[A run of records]
((
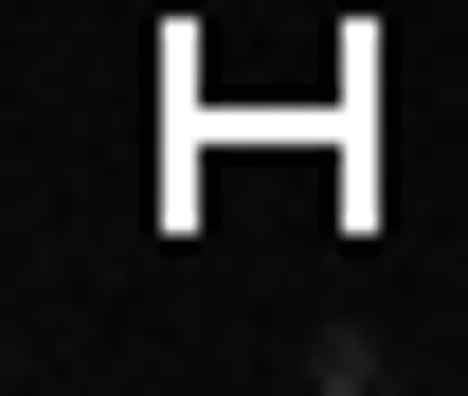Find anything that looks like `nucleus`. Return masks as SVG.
Segmentation results:
<instances>
[{"label": "nucleus", "instance_id": "f257e3e1", "mask_svg": "<svg viewBox=\"0 0 468 396\" xmlns=\"http://www.w3.org/2000/svg\"><path fill=\"white\" fill-rule=\"evenodd\" d=\"M289 379H306V396H378V379H397V342H289Z\"/></svg>", "mask_w": 468, "mask_h": 396}]
</instances>
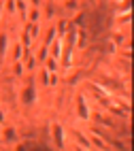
))
Please lay out every line of the rows above as a Markdown table with two columns, "No." for the line number and "Line" for the line itself, skipping blank lines. Keep the pictures out of the table.

| No. | Line |
|---|---|
| 1 | Find anything that looks like `nucleus`. Return masks as SVG. |
| 2 | Segmentation results: |
| 3 | <instances> |
| 4 | [{"label": "nucleus", "instance_id": "f257e3e1", "mask_svg": "<svg viewBox=\"0 0 468 396\" xmlns=\"http://www.w3.org/2000/svg\"><path fill=\"white\" fill-rule=\"evenodd\" d=\"M289 379H306V396H378V379H397V342H289Z\"/></svg>", "mask_w": 468, "mask_h": 396}] |
| 5 | </instances> |